REQUIRED WORK —
[a] Answer these questions using the forum thread:
(i) In what year did the Dad's family move to MD?
(ii) In which state is rarefish383's farm?
(iii) After sawing and drying the logs, where were they hauled?
[b] Return the stretch of the forum thread from "That's what I've" through "years old, Joe.", copied word for word.

DOCUMENT SEGMENT —
# # # # #

Actually, I got to thinking about it and all the early family history out west, they were Randall's. My grandmother was a Randall and I think she married a Crawford back east. My Dad's family is all documented back to the late 1600's in Louisiana, then they moved to MD in 1721. My Mom's family never cared about their history so I only have what I found on line and census records. I was just trying to weasel my way into you cabin. Those pics are a treat to see. Tell you Dad he did one heck of a job, Joe.


----------



## ArtB

Great photos, good posting.

Did your father have any building permit problems? GA likely more lenient than the west coat inspectors/permit department - if we use our own logs here, supposed to have them stamped by an accredited lumber grader.


----------



## rarefish383

That's what I've been afraid of on my farm in WV. Their building requirements are getting more strict by the minute. I was over my friends old farm in WV and their big barn was originally two log corn cribs, then the barn was built around them. Now they look like if you sneezed on them they would fall over. but, they are over 100 years old, Joe.


----------



## Whitelightnin

ArtB said:


> Great photos, good posting.
> 
> Did your father have any building permit problems? GA likely more lenient than the west coat inspectors/permit department - if we use our own logs here, supposed to have them stamped by an accredited lumber grader.


Thanks! No permit issues at all. Meriwether county, Ga. is pretty lenient about everything. Only thing we did after sawing the logs was let them dry, than we hauled them to a pressure treatment facility. Once that was done building was under way.

# # # # #

DATA —
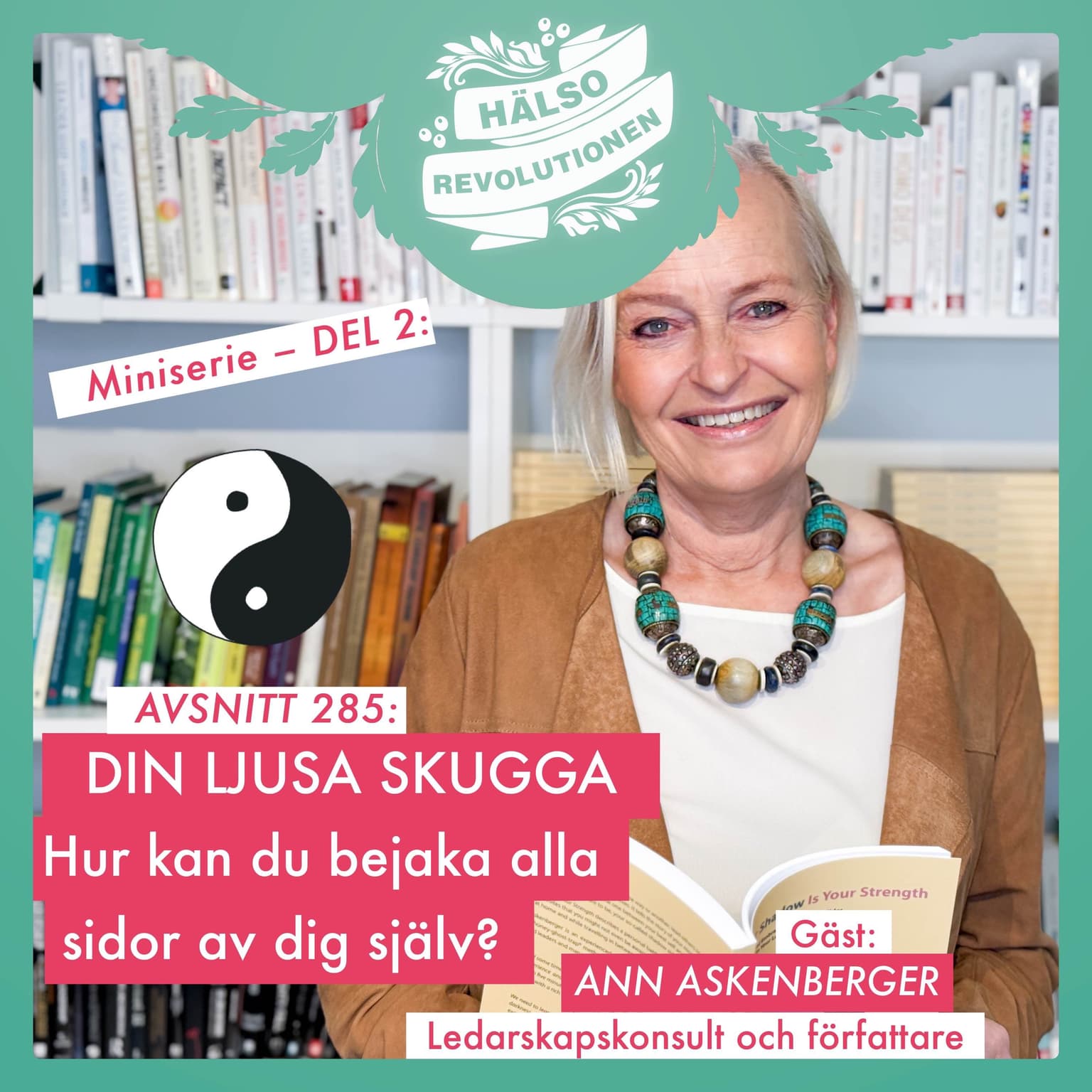 AVSNITT 285: LÄR KÄNNA DIN LJUSA SKUGGA artwork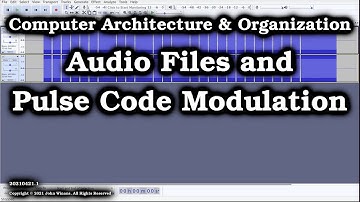 Audio Files and Pulse Code Modulation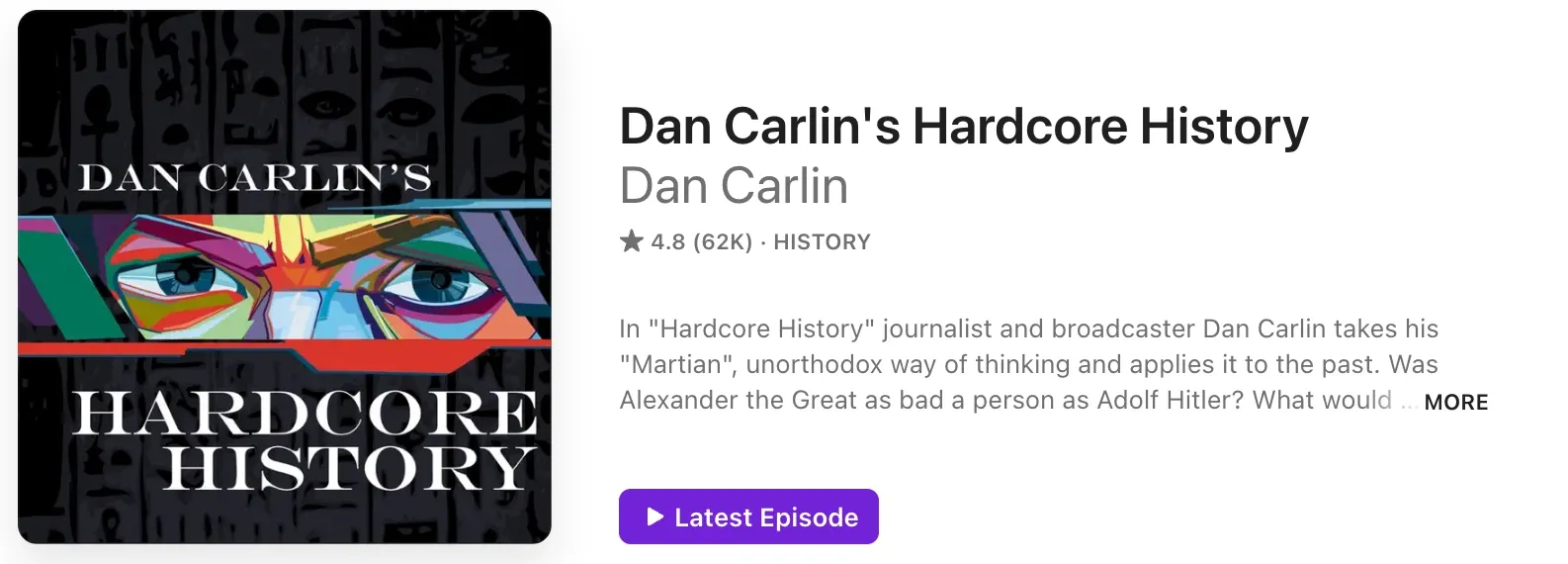 Dan Carlin’s Hardcore History podcast cover with bold letters, representing deep dives into pivotal historical events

# # # # #

ANSWERS BELOW —
[a]
(i) 1721
(ii) WV
(iii) To a pressure treatment facility

[b]
That's what I've been afraid of on my farm in WV. Their building requirements are getting more strict by the minute. I was over my friends old farm in WV and their big barn was originally two log corn cribs, then the barn was built around them. Now they look like if you sneezed on them they would fall over. but, they are over 100 years old, Joe.